■ What is needed: Render the material below as a numbered list, one line per item, leaving out blank lines.
start Data extract
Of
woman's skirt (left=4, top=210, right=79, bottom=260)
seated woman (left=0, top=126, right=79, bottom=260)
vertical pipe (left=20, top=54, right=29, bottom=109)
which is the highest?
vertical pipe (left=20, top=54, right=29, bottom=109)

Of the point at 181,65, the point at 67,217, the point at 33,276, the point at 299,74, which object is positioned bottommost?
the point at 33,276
end Data extract
■ The answer:
1. Of
2. woman's skirt (left=4, top=210, right=79, bottom=260)
3. seated woman (left=0, top=126, right=79, bottom=260)
4. vertical pipe (left=20, top=54, right=29, bottom=109)
5. which is the highest?
6. vertical pipe (left=20, top=54, right=29, bottom=109)
7. Of the point at 181,65, the point at 67,217, the point at 33,276, the point at 299,74, which object is positioned bottommost?
8. the point at 33,276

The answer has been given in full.